LPS activation of peritoneal phagocytes
Peritoneal macrophages and neutrophils were activated as described . Briefly, phagocytic cells were recruited by i.p. injection of 2 mL 3% thioglycollate for 2 days. 5 mg/kg LPS in 1 mL PBS was injected i.p. for 4 h.
RNA isolation, reverse transcription, and qPCR analysis
RNA was extracted using RNA-STAT-60 (Tel-Test, Friendswood, TX, USA) according to manufacturer's protocol, and cDNA was synthesized using SuperScript® III First-Strand Synthesis SuperMix for qRT-PCR (Invitrogen). Real-time PCR was performed using SYBR Green mix (ABI Prism) and L32 mRNA as a housekeeping gene reference. Relative amounts of I.1 mRNA were evaluated using comparative Ct analysis as previously described . Analysis of IL-2, IL-4, IL-10, TNF-α, CCL17, and iNOS mRNA was performed using RT2 qPCR Primer Assay (SA Biosciences, Frederick, MD, USA).
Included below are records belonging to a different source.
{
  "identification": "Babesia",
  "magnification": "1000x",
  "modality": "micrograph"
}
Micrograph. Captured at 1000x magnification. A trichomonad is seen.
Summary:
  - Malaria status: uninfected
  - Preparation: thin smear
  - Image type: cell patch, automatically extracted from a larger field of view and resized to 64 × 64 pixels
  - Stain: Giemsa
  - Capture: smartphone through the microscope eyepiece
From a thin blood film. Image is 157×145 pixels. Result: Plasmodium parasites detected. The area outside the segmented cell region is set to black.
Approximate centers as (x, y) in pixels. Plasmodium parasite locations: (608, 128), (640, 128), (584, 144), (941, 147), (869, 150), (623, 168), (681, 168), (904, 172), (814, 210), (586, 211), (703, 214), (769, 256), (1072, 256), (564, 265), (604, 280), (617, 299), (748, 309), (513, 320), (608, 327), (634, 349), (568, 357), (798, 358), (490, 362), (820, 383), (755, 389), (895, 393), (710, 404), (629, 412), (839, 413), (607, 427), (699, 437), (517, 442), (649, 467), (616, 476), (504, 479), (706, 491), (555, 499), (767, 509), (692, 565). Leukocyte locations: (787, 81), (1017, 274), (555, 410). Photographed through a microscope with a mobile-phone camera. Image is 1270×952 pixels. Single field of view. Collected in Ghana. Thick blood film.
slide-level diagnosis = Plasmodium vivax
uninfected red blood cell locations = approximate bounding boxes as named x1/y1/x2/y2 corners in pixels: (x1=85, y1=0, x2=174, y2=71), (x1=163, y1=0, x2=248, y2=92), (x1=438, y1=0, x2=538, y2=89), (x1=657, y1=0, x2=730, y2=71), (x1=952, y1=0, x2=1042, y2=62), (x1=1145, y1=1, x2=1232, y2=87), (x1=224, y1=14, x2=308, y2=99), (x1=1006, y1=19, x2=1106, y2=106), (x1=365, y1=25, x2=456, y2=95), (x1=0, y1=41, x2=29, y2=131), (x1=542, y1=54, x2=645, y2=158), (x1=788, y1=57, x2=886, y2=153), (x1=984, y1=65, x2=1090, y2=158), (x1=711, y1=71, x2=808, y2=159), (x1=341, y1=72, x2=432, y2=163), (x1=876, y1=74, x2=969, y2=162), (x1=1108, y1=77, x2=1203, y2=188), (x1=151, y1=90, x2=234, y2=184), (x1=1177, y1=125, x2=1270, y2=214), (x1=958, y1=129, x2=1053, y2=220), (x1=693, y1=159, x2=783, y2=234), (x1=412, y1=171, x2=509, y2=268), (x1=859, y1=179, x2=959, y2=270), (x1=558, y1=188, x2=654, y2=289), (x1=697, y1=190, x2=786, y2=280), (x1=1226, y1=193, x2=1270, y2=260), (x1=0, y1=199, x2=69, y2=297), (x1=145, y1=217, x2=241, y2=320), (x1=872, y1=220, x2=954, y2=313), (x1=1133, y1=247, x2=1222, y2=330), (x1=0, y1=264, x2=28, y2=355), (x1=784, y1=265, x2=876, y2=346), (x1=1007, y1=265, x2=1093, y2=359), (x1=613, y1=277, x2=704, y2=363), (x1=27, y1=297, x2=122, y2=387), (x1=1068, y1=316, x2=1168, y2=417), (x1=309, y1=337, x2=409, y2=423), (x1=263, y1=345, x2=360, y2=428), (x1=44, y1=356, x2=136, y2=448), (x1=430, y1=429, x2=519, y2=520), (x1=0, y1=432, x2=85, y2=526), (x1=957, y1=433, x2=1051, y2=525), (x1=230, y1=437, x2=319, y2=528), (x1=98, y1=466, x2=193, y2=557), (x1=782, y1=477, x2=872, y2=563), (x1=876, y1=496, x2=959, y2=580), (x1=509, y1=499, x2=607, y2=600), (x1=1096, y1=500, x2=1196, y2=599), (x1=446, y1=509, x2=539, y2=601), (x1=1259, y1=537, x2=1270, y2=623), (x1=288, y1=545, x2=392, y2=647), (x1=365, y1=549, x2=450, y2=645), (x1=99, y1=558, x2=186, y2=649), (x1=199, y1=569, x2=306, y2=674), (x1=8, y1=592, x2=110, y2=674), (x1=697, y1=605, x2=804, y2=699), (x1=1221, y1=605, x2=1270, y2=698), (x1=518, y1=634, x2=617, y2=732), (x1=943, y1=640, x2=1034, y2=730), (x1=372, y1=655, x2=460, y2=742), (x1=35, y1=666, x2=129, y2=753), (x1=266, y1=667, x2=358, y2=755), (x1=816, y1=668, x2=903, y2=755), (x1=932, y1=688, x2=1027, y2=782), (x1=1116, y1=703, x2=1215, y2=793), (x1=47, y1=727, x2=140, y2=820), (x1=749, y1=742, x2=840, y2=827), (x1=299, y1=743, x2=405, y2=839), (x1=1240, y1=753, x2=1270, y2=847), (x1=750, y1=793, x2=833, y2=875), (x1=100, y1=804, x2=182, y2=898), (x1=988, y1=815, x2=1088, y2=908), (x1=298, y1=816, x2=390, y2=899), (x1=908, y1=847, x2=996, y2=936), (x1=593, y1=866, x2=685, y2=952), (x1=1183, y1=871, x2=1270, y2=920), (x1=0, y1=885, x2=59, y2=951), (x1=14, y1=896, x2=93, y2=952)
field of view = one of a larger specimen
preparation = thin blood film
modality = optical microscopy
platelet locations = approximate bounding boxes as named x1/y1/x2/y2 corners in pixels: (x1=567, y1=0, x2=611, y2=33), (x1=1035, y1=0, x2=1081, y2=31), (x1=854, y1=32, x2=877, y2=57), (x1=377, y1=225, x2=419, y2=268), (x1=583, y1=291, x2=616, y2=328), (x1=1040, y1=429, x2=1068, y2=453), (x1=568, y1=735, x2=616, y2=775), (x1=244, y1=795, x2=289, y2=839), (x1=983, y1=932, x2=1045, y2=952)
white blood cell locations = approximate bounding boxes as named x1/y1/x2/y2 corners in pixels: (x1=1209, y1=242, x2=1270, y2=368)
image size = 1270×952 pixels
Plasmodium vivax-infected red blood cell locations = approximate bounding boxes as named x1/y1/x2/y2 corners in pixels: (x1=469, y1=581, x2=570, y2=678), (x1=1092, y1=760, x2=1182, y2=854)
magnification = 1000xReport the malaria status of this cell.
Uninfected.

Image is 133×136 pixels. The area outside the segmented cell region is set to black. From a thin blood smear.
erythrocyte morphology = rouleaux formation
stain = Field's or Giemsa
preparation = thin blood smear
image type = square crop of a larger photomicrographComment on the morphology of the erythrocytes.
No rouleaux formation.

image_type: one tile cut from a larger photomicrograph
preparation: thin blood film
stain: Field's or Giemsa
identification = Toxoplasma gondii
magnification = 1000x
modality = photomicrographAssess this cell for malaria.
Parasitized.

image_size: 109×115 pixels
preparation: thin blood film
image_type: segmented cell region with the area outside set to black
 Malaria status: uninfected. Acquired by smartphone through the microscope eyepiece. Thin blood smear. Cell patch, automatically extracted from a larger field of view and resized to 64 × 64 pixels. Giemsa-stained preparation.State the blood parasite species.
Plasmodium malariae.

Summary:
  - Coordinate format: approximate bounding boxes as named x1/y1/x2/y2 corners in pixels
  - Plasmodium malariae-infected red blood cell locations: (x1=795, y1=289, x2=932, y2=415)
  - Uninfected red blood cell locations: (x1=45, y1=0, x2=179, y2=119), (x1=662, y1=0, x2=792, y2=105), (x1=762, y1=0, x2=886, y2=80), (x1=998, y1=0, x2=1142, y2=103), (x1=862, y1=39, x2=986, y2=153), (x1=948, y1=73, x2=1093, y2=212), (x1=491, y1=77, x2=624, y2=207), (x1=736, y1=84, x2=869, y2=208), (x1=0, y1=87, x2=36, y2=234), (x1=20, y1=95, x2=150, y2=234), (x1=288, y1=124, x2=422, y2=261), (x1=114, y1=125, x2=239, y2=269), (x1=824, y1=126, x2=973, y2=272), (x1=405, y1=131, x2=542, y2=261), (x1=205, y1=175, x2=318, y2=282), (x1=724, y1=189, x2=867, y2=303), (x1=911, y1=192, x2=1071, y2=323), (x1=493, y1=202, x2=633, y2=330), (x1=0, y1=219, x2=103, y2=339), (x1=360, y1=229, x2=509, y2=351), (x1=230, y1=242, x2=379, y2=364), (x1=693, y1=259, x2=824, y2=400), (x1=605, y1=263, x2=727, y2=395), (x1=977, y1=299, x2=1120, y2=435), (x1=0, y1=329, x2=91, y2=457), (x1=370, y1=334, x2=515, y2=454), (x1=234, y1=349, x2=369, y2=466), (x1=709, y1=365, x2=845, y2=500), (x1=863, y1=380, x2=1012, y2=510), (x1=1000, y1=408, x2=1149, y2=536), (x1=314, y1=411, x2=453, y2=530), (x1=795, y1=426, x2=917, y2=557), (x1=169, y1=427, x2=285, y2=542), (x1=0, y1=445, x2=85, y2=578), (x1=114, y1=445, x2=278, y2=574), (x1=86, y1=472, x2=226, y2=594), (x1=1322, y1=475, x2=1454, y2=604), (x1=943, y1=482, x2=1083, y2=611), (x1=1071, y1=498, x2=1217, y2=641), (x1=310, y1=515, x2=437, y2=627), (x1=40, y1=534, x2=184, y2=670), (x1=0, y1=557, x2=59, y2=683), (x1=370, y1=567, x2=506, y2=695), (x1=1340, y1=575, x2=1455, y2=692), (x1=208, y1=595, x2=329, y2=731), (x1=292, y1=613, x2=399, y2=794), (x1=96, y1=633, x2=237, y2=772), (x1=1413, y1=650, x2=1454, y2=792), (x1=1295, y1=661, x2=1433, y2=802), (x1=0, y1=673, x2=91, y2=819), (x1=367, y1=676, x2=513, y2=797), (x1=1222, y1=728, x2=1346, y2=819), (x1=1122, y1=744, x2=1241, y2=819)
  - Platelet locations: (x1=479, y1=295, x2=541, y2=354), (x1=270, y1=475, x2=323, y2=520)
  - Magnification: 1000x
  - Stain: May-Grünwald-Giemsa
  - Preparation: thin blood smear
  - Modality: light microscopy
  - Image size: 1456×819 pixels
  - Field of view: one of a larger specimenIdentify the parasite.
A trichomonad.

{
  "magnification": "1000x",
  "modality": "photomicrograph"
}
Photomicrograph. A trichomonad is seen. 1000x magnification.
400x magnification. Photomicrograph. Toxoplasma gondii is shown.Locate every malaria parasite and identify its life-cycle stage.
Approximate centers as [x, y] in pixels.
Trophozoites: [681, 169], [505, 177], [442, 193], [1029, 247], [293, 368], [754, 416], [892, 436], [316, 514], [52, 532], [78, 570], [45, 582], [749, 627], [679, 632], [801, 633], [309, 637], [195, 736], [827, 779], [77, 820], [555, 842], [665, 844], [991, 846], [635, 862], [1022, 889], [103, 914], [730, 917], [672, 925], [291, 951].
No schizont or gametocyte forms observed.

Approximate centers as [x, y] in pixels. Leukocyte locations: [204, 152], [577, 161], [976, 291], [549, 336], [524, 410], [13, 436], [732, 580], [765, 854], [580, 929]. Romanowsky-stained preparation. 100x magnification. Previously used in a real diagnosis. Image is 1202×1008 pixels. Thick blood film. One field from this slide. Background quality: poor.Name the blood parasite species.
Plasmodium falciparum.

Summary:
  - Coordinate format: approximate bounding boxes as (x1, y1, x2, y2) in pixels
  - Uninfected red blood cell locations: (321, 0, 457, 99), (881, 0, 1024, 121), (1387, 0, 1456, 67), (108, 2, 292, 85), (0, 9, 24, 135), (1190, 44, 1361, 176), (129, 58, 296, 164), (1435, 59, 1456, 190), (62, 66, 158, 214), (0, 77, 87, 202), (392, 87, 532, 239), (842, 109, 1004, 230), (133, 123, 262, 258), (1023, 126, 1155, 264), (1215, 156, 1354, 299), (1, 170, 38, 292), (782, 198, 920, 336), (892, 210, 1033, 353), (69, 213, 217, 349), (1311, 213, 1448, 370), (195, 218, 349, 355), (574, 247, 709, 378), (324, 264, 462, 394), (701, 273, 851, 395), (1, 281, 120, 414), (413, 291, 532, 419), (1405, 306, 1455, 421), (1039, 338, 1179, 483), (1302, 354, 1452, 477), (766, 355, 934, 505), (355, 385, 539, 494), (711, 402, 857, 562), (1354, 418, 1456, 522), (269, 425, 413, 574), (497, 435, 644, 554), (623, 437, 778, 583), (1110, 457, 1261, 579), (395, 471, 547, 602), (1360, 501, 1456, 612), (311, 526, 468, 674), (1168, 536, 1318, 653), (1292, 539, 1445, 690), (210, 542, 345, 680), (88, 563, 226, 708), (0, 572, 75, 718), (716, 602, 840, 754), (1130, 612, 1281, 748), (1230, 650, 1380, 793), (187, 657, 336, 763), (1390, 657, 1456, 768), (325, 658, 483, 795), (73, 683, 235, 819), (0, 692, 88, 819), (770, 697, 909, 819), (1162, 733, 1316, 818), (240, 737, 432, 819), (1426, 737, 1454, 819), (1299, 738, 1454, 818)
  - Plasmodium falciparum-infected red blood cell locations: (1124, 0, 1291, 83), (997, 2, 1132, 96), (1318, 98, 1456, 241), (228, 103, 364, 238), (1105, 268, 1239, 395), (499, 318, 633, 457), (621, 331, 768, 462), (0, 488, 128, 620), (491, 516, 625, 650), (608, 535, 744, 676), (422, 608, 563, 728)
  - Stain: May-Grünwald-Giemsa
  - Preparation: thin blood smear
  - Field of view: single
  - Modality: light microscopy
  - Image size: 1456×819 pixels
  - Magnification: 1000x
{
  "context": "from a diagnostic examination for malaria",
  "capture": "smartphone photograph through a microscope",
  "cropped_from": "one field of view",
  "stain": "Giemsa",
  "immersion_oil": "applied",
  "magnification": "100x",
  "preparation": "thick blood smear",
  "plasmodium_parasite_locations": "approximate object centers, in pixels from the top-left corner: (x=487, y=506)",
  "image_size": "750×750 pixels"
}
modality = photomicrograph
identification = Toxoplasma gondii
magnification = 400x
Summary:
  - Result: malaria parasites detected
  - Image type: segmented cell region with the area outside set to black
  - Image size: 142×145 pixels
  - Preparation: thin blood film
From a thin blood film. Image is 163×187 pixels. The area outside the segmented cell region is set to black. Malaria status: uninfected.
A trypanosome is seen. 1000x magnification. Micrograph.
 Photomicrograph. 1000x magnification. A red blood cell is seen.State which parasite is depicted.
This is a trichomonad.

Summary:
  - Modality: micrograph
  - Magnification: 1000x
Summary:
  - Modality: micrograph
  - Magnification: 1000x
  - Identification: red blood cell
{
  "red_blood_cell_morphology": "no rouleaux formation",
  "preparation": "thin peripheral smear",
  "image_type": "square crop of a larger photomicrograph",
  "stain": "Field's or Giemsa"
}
Comparison of survival curves was estimated using log-rank (Mantel-Cox) test. Significance between two groups was calculated using nonpaired Student t-test or two-way ANOVA (GraphPad Prism 5.0). All values are expressed in mean ± SEM. Two-tailed levels of significance are indicated by * p < 0.05; ** p < 0.01.
This work was supported by NIH grant No. R21 AI068816–01A1. We thank Susan Ohman and Tehya Johnson for helpful suggestion in the preparation of this manuscript.
Conflict of interests
The authors declare no financial or commercial conflict of interest.